--- Data records ---

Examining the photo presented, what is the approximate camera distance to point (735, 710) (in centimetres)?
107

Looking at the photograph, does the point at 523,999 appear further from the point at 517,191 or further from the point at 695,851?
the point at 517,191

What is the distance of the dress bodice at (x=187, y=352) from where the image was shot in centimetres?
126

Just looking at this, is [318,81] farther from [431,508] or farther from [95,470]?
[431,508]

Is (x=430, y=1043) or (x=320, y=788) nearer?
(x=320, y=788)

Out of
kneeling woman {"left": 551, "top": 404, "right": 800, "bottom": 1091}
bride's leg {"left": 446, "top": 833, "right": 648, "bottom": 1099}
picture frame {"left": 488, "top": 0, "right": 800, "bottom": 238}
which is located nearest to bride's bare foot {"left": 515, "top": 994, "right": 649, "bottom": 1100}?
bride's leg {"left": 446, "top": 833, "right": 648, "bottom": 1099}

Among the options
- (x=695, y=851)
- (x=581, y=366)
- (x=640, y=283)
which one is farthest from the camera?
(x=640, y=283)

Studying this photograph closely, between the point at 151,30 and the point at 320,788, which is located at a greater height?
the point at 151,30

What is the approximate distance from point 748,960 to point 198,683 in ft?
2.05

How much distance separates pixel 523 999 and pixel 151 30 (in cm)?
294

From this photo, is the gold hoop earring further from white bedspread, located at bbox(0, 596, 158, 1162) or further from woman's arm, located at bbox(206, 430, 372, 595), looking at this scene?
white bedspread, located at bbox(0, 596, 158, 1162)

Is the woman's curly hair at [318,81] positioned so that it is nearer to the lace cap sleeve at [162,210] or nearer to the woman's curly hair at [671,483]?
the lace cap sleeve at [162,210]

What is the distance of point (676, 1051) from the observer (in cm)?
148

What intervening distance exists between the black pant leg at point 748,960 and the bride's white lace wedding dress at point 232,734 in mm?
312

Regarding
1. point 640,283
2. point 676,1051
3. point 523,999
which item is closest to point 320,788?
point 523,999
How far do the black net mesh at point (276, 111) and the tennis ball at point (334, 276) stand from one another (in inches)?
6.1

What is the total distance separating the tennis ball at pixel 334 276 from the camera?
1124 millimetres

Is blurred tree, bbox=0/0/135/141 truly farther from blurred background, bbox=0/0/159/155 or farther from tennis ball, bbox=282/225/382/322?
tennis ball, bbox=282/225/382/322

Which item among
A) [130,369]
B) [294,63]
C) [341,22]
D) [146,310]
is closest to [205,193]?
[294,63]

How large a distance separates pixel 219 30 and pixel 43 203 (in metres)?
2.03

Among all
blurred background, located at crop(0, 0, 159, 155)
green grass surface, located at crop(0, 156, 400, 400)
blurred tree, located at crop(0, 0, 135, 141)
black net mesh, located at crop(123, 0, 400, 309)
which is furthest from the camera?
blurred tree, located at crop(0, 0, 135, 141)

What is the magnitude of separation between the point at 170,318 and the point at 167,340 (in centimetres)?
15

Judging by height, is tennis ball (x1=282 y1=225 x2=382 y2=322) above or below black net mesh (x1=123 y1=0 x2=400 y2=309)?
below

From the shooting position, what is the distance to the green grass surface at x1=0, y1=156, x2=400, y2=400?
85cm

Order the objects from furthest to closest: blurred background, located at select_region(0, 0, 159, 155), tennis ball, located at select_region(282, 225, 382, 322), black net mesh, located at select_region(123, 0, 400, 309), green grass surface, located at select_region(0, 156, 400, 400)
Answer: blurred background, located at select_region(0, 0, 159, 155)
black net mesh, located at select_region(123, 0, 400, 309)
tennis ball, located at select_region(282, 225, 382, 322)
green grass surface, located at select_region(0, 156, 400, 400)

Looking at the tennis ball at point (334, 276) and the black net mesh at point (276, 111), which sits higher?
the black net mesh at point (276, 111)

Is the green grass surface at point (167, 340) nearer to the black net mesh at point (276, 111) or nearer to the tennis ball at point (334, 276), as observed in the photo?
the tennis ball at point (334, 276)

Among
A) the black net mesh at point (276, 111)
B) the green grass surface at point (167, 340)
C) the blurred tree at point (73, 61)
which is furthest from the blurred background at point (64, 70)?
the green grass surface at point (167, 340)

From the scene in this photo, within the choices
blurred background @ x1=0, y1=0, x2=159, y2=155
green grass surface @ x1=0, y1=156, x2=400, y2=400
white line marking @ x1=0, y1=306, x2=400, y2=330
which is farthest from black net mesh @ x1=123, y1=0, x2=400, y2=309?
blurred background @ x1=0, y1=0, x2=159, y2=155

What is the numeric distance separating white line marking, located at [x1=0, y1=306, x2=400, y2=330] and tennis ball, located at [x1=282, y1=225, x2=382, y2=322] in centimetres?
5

---

■ Problem to solve ■
Reproduce everything from the line containing "What is the numeric" down to the end of the records, swapping "separating" for "dividing" and leaving all else unchanged.

■ Answer to the exercise ■
What is the numeric distance dividing white line marking, located at [x1=0, y1=306, x2=400, y2=330] and tennis ball, located at [x1=282, y1=225, x2=382, y2=322] in centimetres?
5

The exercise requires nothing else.